#### PFLICHTAUFGABE A
Ermittle in den Datensätzen jede Zeile, die die Zeichenfolge „traffic“ enthält, und schreibe diese Zeilen unverändert ab.

#### VORGEGEBENER TEXT
——————————
Auch in »Bardo«, der fast auf die doppelte Spielzeit von »Stardust Memories« kommt, reiht sich eine surreale Idee an die andere, und häufig verliert der Zuschauer im Bilderrausch den erzählerischen Boden unter den Füßen. Etwa wenn eine ganz realistisch beginnende Geburtsszene in einem Kreißsaal damit endet, dass das Neugeborene dem Vater ins Ohr flüstert, es wolle nicht in ­einer dermaßen verrückten Welt leben, woraufhin die Geburt mit beeindruckender Selbstverständlichkeit rückgängig gemacht wird. Aber nicht nur persönliche Traumata des Prot­agonisten und seiner Familie erfahren solche Überhöhungen ins Symbolische. Ebenso verschwimmen beständig die Grenzen zwischen Silverios Filmen, seinen Gedanken und der umgebenden Realität.
——————————
#### DATENSÄTZE ZUR AUFGABE
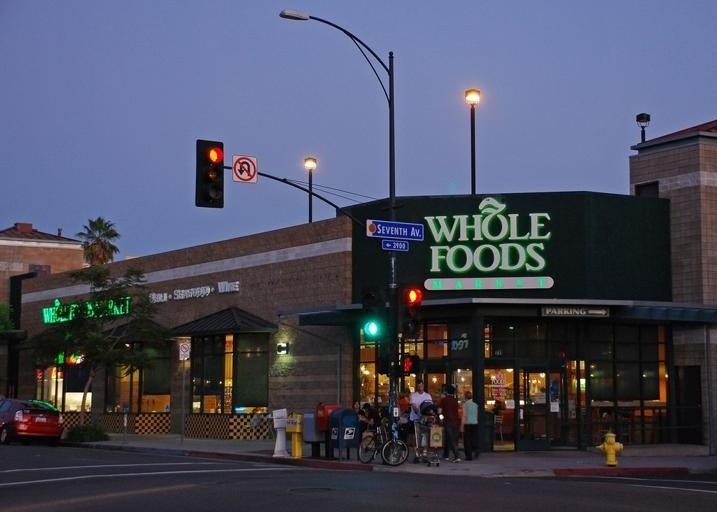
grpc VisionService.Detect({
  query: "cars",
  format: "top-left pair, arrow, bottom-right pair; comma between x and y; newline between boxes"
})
0,398 -> 65,445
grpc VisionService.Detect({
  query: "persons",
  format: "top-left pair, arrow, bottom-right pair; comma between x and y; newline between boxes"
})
408,381 -> 480,463
395,388 -> 412,424
350,400 -> 374,429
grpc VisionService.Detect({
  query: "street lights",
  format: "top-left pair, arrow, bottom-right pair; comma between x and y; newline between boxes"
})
277,5 -> 399,456
301,156 -> 318,223
462,86 -> 482,195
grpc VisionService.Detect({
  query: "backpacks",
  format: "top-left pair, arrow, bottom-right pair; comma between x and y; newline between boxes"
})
420,400 -> 437,416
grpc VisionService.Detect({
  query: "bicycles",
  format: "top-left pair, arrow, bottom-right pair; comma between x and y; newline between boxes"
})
356,416 -> 410,467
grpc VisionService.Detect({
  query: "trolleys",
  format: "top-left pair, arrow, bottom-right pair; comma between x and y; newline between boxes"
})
412,408 -> 444,468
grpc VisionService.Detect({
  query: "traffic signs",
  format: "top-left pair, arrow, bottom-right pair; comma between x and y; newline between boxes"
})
379,239 -> 408,252
364,218 -> 426,242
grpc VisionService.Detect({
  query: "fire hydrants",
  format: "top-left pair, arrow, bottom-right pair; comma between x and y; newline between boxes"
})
594,431 -> 625,468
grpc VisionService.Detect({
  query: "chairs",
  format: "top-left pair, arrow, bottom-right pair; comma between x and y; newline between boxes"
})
619,419 -> 632,445
599,416 -> 610,442
497,409 -> 513,436
494,415 -> 504,441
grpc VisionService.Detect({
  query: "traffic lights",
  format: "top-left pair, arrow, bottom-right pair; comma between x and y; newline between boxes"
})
362,290 -> 386,340
398,286 -> 424,341
398,354 -> 419,374
194,137 -> 224,209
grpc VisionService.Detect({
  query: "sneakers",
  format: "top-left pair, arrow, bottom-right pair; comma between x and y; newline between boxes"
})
442,456 -> 450,460
451,459 -> 461,463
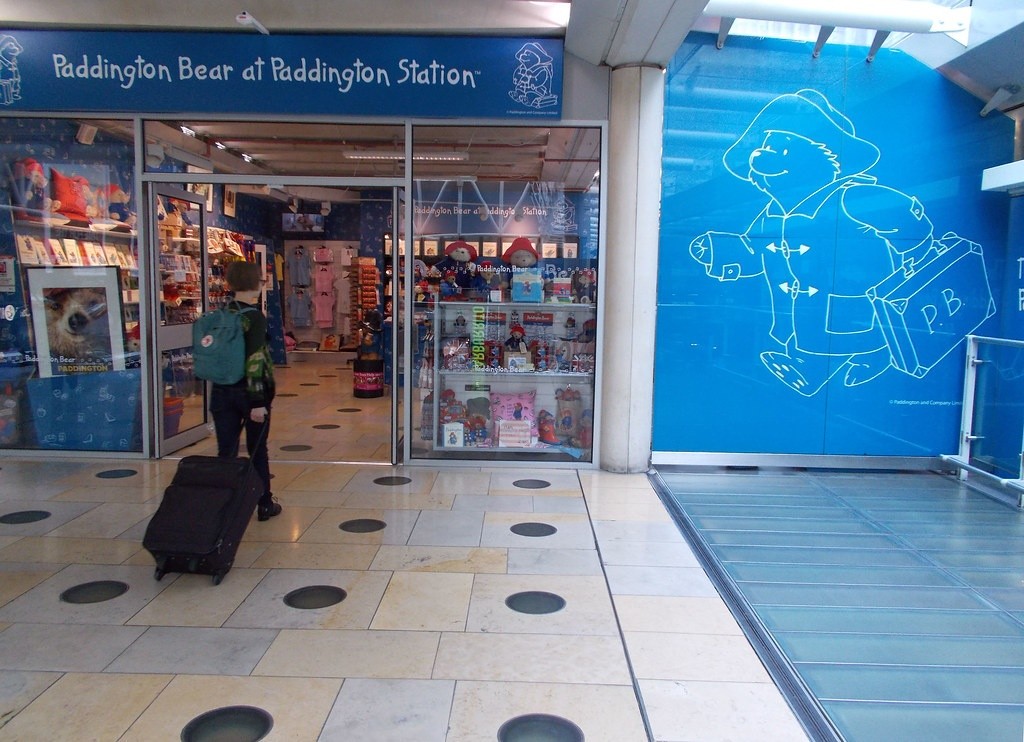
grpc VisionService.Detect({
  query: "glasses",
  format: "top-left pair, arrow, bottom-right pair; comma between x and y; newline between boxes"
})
259,280 -> 266,286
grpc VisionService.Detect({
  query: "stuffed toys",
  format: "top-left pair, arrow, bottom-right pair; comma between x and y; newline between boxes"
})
72,176 -> 137,226
440,390 -> 467,420
9,157 -> 61,217
177,203 -> 194,230
470,419 -> 491,446
415,237 -> 596,305
504,327 -> 528,351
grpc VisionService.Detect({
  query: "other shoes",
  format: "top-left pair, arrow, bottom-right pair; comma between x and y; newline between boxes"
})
258,502 -> 282,521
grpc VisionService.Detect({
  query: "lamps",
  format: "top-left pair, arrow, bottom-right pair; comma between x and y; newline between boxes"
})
288,199 -> 298,215
321,201 -> 331,216
342,140 -> 469,161
479,203 -> 488,221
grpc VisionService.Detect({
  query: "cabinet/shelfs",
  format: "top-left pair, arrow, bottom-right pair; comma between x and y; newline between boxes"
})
381,253 -> 435,389
432,291 -> 597,455
0,190 -> 200,389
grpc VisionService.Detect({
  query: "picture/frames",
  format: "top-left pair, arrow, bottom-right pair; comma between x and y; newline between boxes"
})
224,185 -> 236,219
24,265 -> 127,379
185,164 -> 213,212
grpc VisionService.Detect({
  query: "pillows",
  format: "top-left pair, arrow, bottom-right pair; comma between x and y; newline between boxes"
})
295,341 -> 320,352
339,342 -> 357,352
58,211 -> 91,227
318,332 -> 344,352
489,390 -> 541,440
51,168 -> 87,216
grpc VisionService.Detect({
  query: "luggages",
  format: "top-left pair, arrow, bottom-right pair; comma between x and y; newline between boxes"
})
142,411 -> 271,585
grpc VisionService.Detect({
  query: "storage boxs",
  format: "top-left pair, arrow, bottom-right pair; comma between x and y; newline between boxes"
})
163,397 -> 185,439
441,424 -> 464,447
——————————
#### PFLICHTAUFGABE B
Was flüstert das Neugeborene im Text über den Film »Bardo« dem Vater ins Ohr?

#### VOLLSTÄNDIGE AUSGABE A
  query: "traffic signs",
  query: "traffic lights",

#### VOLLSTÄNDIGE AUSGABE B
Es flüstert, es wolle nicht in einer dermaßen verrückten Welt leben.